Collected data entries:
===============

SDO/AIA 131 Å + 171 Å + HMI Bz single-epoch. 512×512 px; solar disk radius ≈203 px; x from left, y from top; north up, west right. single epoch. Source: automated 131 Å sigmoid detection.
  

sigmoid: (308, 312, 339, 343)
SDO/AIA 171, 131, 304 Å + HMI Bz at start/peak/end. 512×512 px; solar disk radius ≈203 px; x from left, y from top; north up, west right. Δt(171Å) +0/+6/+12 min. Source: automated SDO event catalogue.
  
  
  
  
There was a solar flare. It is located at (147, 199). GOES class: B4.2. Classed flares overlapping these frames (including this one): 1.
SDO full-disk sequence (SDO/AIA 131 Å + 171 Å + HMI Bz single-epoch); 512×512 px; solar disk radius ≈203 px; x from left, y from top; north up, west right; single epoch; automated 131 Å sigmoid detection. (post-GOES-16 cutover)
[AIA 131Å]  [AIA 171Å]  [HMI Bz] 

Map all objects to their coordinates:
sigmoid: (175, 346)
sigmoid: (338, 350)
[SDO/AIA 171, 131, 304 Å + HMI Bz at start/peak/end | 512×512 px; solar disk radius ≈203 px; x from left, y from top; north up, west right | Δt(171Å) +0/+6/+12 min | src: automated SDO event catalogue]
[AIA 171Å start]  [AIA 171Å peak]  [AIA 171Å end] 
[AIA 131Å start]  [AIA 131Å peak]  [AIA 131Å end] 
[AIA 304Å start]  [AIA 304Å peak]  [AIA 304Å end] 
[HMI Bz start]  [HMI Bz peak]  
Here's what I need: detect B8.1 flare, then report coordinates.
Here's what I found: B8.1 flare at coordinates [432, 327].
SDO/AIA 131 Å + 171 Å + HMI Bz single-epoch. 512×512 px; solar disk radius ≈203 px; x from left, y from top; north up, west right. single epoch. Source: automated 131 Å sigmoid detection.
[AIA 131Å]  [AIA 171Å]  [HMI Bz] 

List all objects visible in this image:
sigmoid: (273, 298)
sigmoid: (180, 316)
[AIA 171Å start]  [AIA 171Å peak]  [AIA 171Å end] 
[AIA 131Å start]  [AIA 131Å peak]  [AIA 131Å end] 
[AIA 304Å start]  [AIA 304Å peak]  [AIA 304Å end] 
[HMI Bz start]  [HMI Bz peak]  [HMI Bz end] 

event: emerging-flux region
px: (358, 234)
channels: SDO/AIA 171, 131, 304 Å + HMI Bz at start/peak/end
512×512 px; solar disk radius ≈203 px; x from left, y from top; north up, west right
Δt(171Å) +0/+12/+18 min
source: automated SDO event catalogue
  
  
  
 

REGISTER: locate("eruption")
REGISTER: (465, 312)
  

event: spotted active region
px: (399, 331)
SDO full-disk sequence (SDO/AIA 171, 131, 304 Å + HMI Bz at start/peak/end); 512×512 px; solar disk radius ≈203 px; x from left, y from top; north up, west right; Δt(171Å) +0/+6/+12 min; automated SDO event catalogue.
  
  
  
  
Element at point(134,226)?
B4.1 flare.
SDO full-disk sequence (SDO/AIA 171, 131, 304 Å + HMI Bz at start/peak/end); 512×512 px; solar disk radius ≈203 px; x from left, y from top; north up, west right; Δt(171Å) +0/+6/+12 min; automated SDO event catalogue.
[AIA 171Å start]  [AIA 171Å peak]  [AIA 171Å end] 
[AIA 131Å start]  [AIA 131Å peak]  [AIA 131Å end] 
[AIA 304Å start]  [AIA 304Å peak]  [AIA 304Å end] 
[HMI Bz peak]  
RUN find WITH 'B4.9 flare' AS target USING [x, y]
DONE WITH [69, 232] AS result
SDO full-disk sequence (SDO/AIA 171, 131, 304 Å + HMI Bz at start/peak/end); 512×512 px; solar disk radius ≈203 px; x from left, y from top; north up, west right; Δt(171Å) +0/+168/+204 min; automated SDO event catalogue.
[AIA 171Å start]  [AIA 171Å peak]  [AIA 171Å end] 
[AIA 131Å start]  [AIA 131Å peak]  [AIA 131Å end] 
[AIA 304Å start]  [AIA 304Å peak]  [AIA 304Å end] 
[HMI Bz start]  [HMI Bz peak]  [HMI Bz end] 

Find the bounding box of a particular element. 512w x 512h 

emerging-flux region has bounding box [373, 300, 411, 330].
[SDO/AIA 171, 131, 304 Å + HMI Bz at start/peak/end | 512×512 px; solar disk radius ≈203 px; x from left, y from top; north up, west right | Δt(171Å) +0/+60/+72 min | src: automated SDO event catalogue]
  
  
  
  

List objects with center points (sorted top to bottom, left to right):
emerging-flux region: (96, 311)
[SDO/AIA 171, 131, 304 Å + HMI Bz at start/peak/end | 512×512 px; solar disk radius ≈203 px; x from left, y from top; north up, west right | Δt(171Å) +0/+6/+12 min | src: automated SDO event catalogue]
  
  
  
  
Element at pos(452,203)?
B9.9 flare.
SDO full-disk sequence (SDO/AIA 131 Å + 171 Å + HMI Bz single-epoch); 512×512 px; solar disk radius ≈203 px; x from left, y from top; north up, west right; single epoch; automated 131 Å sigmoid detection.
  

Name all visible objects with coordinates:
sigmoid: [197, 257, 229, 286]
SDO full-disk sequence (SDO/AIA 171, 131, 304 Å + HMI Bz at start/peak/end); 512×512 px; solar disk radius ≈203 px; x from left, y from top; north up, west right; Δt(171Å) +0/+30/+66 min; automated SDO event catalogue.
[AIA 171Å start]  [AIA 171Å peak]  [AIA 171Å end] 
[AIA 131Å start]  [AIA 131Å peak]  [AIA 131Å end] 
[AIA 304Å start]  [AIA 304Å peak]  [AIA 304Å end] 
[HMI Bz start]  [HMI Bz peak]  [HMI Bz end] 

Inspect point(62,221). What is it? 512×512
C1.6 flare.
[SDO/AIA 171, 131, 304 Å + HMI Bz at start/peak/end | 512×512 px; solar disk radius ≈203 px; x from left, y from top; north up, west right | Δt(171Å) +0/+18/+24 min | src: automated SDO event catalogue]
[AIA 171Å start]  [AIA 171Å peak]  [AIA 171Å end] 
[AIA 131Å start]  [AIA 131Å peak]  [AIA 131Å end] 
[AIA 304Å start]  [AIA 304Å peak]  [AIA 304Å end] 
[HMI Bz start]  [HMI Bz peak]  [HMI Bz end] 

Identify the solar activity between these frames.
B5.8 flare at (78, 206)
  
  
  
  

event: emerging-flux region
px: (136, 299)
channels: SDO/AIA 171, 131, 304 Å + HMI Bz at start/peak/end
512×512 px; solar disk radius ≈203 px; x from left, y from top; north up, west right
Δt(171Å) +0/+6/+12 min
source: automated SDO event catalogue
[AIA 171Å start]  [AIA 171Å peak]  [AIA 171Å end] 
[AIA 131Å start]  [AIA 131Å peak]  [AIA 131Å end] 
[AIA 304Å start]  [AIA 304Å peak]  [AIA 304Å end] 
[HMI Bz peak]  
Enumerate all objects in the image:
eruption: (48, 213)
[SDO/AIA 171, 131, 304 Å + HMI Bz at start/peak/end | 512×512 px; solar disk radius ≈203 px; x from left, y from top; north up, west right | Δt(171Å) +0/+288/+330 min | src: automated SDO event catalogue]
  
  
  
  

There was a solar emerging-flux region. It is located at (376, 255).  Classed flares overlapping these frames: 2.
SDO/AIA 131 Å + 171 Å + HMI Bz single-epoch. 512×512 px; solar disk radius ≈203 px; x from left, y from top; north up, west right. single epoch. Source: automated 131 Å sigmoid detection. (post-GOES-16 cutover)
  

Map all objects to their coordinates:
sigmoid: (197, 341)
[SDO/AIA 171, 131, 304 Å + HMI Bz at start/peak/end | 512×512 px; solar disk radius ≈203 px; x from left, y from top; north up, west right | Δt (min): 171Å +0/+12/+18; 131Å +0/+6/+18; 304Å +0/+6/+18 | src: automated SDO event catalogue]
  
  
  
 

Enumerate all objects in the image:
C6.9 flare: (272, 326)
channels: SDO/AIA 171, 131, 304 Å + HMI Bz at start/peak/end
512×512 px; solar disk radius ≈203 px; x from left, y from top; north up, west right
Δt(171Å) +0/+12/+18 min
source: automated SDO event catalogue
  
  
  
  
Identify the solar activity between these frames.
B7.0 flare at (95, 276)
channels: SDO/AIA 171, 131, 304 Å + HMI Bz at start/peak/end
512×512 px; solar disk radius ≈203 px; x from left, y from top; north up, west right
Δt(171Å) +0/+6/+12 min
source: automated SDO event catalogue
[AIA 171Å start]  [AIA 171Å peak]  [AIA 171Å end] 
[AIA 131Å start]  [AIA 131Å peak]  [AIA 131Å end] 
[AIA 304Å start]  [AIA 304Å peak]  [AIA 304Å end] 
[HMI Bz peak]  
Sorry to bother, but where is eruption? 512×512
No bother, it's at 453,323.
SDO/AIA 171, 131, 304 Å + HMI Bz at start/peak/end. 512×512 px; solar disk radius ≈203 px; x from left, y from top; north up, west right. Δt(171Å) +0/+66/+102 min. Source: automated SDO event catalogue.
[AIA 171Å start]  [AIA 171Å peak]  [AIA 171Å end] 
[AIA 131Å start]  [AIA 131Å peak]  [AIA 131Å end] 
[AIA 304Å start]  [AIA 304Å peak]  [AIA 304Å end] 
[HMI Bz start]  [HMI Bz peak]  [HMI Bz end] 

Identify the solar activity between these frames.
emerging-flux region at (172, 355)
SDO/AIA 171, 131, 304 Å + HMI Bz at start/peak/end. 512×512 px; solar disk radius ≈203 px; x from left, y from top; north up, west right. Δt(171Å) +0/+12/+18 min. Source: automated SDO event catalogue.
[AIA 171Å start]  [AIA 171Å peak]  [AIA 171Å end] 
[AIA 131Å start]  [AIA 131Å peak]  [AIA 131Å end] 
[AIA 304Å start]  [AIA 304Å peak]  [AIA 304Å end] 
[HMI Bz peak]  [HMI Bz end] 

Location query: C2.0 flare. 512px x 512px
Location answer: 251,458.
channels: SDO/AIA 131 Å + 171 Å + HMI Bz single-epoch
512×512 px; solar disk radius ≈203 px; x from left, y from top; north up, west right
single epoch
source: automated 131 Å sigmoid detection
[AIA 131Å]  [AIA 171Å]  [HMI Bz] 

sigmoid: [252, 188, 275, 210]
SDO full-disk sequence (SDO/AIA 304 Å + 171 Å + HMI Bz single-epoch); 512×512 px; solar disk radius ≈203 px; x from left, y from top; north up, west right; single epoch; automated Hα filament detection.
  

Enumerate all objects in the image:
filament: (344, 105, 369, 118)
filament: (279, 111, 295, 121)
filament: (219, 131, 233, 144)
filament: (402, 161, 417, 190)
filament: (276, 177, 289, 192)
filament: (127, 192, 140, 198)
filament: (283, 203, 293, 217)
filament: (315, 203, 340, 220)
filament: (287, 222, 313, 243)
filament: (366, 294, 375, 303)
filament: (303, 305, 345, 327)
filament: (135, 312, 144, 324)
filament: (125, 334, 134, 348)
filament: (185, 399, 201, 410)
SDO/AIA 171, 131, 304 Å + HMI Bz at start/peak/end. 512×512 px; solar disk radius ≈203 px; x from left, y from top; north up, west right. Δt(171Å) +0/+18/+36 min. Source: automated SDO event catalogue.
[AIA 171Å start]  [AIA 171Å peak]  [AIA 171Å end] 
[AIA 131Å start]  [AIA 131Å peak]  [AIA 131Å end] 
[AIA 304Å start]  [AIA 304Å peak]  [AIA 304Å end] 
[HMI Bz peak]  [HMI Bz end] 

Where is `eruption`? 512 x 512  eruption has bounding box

===============

• **What you have to do**
In the records above, locate each line with the word "GOES". Copy all such lines.

• **Task output**
There was a solar flare. It is located at (147, 199). GOES class: B4.2. Classed flares overlapping these frames (including this one): 1.
SDO full-disk sequence (SDO/AIA 131 Å + 171 Å + HMI Bz single-epoch); 512×512 px; solar disk radius ≈203 px; x from left, y from top; north up, west right; single epoch; automated 131 Å sigmoid detection. (post-GOES-16 cutover)
SDO/AIA 131 Å + 171 Å + HMI Bz single-epoch. 512×512 px; solar disk radius ≈203 px; x from left, y from top; north up, west right. single epoch. Source: automated 131 Å sigmoid detection. (post-GOES-16 cutover)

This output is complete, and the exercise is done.